# A wonderful happening



## zcb (Nov 11, 2010)

Tonight I had some canned salmon and thought maybe the cats would like some. Momma cat ran when I went out but Blackie came to see what I had. I put the salmon on my palm and waited. He came over and ate all the salmon and when he was finished he licked my hand. I was so amazed. This is a cat that wouldn't come near a human and he's come this far. It was a very special event for me.


----------



## Beans (Apr 25, 2011)

Awe, I'm so happy for you & the kitty!


----------



## Greenport ferals (Oct 30, 2010)

The power of salmon!

My ferals love it too as a rare treat. My Mom occasionally has leftover cooked salmon that she gives me for my barn cats. 

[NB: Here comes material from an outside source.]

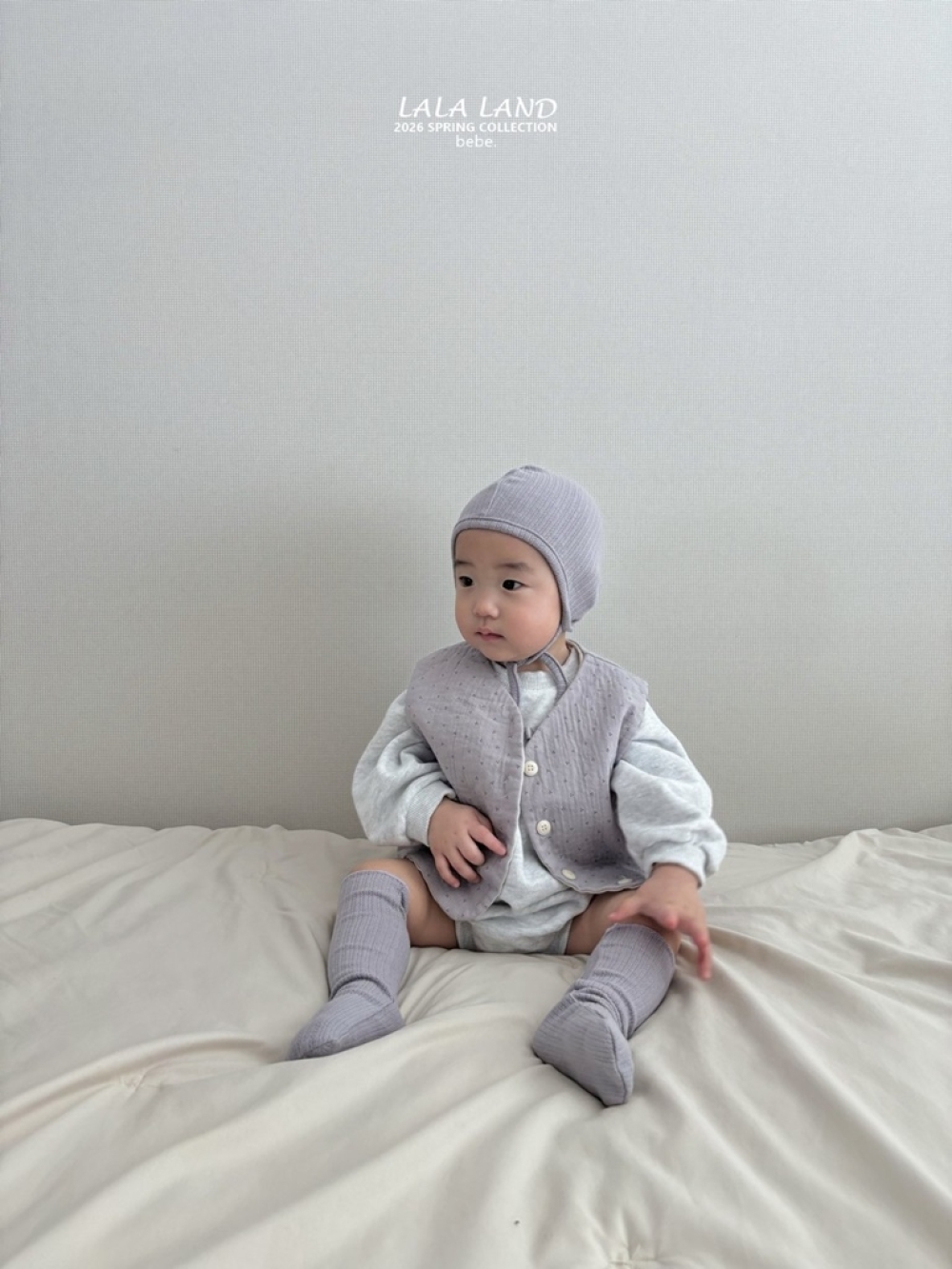 1769503655_4222187005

That and sardines are their favorites.


----------



## Julie Carvill (Jun 30, 2010)

That is sooo awesome! :kittyturn


----------



## Natalie Jayne (Apr 21, 2011)

That's great to hear the kitty is making progress!


----------



## kittywitty (Jun 19, 2010)

Yay kitty is getting more comfy around you.


----------



## Lieke (Jan 12, 2011)

<3 that's great!


----------



## ShadowsRescue (Mar 7, 2011)

How wonderful for you. It takes patience and lots more patience. It wasn't long after Shadow was eating out of my hand, that I was able to pet him. Celebrate all of the little (actually not so little!!!) accomplishments.


----------